__What you have to do__
In the answer, every entry must appear exactly as given.

__Data for this exercise__
= = = = =

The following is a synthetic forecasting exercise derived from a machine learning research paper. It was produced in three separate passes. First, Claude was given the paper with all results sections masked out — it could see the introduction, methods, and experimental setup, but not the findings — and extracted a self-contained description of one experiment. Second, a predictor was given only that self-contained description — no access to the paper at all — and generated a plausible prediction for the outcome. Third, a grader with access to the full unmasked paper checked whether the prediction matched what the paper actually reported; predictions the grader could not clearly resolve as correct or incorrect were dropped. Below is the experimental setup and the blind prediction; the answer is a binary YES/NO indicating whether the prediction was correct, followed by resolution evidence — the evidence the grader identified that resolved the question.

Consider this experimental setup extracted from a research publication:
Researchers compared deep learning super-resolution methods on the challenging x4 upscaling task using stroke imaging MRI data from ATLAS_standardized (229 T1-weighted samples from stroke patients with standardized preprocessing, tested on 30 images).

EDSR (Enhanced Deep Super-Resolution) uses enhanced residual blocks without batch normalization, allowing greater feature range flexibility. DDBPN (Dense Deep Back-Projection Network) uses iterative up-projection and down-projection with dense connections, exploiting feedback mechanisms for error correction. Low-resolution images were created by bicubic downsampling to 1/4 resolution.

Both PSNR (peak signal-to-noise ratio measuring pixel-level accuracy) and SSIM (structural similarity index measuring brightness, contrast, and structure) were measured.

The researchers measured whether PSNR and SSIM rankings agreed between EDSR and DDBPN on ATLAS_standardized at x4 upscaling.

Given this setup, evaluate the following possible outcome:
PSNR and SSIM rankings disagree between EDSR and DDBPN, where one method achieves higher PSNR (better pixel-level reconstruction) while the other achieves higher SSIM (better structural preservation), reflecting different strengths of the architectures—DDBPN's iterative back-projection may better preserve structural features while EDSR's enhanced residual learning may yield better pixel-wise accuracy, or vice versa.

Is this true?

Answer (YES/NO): YES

= = = = =

__Response to this task__
The following is a synthetic forecasting exercise derived from a machine learning research paper. It was produced in three separate passes. First, Claude was given the paper with all results sections masked out — it could see the introduction, methods, and experimental setup, but not the findings — and extracted a self-contained description of one experiment. Second, a predictor was given only that self-contained description — no access to the paper at all — and generated a plausible prediction for the outcome. Third, a grader with access to the full unmasked paper checked whether the prediction matched what the paper actually reported; predictions the grader could not clearly resolve as correct or incorrect were dropped. Below is the experimental setup and the blind prediction; the answer is a binary YES/NO indicating whether the prediction was correct, followed by resolution evidence — the evidence the grader identified that resolved the question.

Consider this experimental setup extracted from a research publication:
Researchers compared deep learning super-resolution methods on the challenging x4 upscaling task using stroke imaging MRI data from ATLAS_standardized (229 T1-weighted samples from stroke patients with standardized preprocessing, tested on 30 images).

EDSR (Enhanced Deep Super-Resolution) uses enhanced residual blocks without batch normalization, allowing greater feature range flexibility. DDBPN (Dense Deep Back-Projection Network) uses iterative up-projection and down-projection with dense connections, exploiting feedback mechanisms for error correction. Low-resolution images were created by bicubic downsampling to 1/4 resolution.

Both PSNR (peak signal-to-noise ratio measuring pixel-level accuracy) and SSIM (structural similarity index measuring brightness, contrast, and structure) were measured.

The researchers measured whether PSNR and SSIM rankings agreed between EDSR and DDBPN on ATLAS_standardized at x4 upscaling.

Given this setup, evaluate the following possible outcome:
PSNR and SSIM rankings disagree between EDSR and DDBPN, where one method achieves higher PSNR (better pixel-level reconstruction) while the other achieves higher SSIM (better structural preservation), reflecting different strengths of the architectures—DDBPN's iterative back-projection may better preserve structural features while EDSR's enhanced residual learning may yield better pixel-wise accuracy, or vice versa.

Is this true?

Answer (YES/NO): YES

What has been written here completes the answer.